● **GIVEN EXERCISE**:
Your output must consist solely of the lines from the one containing "What distance from the viewer" through the end of the records, reproduced exactly.

● **EXTRACTED INFORMATION**:
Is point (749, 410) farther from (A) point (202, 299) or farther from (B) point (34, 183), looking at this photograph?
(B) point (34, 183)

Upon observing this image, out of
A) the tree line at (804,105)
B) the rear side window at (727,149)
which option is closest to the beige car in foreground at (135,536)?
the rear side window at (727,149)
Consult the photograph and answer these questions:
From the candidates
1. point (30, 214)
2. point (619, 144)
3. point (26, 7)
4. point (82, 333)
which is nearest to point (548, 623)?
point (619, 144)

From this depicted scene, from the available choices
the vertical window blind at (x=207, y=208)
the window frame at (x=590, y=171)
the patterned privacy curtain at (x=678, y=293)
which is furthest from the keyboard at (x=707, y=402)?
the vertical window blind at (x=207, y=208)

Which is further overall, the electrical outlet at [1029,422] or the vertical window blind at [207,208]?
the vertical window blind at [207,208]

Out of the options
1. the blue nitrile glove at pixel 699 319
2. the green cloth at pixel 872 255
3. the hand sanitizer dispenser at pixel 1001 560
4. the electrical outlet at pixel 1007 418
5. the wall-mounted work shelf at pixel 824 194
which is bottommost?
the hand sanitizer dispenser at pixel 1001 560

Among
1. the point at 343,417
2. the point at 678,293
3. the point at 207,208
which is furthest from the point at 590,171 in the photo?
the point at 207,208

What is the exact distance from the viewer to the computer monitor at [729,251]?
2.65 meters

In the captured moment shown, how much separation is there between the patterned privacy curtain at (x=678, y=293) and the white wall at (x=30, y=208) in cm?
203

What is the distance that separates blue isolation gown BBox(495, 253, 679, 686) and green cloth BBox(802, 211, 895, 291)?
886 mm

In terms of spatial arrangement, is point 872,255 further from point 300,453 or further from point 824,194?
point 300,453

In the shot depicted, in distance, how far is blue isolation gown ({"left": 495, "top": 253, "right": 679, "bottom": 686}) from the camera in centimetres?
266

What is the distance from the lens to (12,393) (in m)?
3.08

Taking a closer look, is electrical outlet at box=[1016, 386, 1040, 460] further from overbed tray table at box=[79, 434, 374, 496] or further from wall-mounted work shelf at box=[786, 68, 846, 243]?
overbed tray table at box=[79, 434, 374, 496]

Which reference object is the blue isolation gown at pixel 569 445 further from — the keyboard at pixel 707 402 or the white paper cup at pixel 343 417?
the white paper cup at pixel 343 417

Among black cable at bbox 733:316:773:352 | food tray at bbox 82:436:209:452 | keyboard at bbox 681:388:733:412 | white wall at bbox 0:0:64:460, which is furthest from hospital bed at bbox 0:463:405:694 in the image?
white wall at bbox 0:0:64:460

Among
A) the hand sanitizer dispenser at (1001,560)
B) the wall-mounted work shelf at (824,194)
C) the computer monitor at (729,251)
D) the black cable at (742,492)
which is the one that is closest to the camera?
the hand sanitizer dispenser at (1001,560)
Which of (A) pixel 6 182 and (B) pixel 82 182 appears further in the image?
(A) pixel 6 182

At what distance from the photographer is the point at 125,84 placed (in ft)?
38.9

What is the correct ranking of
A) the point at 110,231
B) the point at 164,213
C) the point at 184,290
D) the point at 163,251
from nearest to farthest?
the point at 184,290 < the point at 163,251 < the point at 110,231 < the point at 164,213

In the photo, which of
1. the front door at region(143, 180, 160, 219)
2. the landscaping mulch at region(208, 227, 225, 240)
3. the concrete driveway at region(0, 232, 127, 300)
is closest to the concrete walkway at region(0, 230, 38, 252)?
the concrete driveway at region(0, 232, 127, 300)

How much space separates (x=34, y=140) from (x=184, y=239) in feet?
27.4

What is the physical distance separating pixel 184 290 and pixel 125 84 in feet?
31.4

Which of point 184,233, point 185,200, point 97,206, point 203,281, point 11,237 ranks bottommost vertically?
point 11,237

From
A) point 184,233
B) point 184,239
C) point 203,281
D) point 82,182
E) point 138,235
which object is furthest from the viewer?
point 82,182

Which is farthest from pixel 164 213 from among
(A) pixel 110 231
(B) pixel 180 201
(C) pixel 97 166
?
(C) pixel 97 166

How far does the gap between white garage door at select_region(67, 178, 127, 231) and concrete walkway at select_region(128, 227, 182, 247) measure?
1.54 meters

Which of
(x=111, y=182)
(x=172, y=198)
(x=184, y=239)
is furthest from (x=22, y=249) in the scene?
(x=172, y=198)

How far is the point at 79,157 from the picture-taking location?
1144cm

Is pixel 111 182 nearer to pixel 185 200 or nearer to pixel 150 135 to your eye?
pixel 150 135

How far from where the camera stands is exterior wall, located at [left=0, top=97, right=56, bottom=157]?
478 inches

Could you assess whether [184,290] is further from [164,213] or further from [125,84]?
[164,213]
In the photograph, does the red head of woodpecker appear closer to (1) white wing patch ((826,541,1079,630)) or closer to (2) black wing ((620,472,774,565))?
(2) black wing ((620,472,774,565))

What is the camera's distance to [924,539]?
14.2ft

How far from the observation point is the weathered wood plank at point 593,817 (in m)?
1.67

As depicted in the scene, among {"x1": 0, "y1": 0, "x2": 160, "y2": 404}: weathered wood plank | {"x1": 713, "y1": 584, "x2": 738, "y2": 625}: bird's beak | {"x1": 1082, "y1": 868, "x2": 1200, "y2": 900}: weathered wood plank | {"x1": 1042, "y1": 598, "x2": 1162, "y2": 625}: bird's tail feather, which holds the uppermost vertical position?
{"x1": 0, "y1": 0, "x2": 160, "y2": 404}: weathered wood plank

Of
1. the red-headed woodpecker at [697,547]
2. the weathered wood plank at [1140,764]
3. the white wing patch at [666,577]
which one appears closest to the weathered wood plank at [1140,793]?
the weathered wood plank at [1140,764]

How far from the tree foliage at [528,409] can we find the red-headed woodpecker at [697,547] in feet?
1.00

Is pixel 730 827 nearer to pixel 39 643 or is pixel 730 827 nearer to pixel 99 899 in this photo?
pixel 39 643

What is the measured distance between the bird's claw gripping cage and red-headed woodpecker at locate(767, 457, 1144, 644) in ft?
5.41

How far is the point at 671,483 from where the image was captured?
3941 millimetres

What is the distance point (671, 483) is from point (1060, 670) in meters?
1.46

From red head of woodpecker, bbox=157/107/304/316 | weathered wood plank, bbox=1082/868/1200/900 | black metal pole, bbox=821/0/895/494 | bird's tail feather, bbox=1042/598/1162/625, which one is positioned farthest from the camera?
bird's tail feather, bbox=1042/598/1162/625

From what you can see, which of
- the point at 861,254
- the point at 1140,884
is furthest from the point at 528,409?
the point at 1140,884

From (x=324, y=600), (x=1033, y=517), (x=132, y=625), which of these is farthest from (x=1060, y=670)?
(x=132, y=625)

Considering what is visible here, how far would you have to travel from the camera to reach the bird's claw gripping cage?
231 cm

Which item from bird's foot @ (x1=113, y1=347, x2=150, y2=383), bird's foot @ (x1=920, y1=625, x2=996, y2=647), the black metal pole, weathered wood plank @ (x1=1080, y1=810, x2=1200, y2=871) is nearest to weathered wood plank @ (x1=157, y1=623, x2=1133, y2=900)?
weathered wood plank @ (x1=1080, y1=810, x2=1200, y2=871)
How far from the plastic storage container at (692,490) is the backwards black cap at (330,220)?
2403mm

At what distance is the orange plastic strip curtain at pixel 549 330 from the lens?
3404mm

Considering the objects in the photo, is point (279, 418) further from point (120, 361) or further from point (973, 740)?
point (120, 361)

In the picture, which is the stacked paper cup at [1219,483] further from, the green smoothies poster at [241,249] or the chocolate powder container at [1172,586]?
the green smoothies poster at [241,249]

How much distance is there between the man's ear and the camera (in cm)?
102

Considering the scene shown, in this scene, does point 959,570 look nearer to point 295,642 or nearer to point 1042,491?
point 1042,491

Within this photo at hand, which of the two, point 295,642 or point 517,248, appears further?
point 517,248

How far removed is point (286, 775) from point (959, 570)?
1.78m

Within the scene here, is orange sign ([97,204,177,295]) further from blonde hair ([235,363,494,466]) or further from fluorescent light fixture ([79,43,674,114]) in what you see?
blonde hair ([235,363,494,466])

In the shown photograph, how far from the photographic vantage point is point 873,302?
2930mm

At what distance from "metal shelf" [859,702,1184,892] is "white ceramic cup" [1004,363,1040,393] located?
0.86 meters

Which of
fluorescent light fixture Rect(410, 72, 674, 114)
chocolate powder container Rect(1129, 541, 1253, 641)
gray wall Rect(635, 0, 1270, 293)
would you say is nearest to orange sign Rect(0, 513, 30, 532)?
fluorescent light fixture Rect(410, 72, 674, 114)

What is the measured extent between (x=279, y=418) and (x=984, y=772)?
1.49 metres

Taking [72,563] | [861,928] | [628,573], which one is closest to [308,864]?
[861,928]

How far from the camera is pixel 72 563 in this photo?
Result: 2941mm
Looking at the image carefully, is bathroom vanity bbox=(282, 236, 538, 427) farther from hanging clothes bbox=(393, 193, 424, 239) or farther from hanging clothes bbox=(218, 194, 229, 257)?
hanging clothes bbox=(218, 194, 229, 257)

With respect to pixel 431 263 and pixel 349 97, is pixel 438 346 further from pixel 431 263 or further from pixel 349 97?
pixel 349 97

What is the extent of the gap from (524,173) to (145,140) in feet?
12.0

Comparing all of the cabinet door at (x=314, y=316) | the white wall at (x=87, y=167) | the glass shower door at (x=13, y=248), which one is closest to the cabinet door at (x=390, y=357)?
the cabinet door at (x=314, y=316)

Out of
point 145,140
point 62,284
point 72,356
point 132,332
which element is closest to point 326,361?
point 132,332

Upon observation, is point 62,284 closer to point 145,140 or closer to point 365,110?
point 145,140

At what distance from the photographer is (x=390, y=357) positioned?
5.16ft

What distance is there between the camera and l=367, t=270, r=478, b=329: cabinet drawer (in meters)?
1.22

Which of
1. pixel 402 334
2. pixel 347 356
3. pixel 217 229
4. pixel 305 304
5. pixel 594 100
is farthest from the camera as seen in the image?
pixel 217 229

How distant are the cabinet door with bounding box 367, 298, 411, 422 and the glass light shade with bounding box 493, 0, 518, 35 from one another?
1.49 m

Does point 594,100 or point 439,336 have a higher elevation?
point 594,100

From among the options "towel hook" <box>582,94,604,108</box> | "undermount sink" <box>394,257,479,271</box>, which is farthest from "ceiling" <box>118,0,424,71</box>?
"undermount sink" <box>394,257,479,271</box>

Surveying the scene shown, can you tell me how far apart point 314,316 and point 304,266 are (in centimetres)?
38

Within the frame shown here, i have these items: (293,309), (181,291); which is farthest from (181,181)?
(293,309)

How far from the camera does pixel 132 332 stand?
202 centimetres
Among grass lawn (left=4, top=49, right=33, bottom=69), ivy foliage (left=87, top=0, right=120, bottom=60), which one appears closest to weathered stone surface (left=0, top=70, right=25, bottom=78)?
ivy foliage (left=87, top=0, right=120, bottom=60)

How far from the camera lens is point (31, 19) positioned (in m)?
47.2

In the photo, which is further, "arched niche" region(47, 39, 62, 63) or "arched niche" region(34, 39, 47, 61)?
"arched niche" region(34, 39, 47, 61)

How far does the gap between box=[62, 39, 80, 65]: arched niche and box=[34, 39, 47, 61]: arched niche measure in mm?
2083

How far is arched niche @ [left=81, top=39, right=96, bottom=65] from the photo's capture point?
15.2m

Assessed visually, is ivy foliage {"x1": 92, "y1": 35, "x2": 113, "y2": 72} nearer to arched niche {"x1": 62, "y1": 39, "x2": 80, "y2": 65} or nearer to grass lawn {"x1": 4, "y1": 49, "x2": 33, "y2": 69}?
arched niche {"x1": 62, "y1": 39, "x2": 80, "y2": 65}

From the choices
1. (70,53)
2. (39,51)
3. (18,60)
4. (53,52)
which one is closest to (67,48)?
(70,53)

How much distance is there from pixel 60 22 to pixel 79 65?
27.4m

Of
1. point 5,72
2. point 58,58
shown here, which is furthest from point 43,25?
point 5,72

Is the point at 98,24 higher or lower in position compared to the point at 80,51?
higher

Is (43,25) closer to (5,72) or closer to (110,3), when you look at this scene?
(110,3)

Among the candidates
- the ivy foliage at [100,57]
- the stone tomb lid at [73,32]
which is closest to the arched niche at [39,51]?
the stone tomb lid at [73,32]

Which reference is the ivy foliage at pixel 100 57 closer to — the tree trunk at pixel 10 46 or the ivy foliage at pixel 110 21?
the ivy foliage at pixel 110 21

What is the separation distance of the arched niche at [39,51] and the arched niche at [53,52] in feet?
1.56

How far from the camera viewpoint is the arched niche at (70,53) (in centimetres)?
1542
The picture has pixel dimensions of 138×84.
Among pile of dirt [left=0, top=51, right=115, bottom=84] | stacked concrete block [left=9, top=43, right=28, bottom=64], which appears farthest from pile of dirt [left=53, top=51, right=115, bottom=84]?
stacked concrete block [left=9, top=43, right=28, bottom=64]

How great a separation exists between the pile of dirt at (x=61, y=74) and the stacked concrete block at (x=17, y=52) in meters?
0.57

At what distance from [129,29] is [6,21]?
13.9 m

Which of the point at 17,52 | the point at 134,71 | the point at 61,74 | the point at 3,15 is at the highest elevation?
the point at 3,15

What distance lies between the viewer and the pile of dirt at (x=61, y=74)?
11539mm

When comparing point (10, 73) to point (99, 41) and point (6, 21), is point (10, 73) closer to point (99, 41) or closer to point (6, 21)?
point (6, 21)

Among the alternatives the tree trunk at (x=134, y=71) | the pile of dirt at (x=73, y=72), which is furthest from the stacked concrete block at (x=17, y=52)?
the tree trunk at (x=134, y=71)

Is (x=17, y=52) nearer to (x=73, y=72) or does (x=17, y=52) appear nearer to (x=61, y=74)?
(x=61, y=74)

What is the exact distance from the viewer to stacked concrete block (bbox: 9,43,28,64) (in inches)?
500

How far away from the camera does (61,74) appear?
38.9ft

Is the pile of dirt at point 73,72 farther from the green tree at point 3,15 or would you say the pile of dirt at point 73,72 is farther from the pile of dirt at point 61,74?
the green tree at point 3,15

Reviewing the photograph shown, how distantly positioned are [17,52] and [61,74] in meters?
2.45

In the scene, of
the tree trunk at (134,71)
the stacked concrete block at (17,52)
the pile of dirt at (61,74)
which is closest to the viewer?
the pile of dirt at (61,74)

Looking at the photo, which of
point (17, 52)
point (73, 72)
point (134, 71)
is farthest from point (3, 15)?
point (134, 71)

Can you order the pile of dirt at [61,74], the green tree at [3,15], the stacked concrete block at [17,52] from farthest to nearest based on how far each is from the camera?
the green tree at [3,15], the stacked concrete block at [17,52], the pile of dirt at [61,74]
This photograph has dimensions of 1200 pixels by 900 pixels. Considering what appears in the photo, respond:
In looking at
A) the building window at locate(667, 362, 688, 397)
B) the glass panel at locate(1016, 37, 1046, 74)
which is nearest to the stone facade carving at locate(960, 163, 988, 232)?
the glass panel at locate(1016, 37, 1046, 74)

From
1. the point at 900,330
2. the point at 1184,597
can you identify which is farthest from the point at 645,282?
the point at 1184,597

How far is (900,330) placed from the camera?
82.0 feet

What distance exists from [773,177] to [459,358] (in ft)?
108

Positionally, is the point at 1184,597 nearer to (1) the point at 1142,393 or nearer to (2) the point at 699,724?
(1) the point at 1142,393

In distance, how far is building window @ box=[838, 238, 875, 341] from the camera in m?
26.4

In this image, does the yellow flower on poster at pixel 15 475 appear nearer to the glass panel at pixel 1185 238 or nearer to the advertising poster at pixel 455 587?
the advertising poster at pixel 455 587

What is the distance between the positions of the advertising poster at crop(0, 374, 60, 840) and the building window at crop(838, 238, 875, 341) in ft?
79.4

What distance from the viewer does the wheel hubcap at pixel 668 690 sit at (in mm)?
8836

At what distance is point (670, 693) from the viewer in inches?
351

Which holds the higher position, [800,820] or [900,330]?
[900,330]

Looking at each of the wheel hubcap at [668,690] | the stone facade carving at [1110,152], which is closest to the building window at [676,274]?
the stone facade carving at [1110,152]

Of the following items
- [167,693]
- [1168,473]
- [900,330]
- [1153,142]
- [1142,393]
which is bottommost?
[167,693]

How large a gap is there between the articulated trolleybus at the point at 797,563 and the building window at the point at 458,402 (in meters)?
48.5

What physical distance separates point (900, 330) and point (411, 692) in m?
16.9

● **OUTPUT BELOW**:
What distance from the viewer does the wheel hubcap at pixel 668 690 sit at (in mm)?
8836

At what distance is point (670, 693) from the viewer in inches?
351

Which holds the higher position, [800,820] or [900,330]?
[900,330]

Looking at each of the wheel hubcap at [668,690] | the stone facade carving at [1110,152], which is closest to the building window at [676,274]?
the stone facade carving at [1110,152]

Of the following items
- [167,693]
- [1168,473]
- [900,330]
- [1153,142]
- [1142,393]
which is bottommost?
[167,693]

How large a gap is there between the articulated trolleybus at the point at 797,563 and the building window at the point at 458,402 (in meters)?
48.5

What physical distance separates point (900, 330) and point (411, 692) in m?
16.9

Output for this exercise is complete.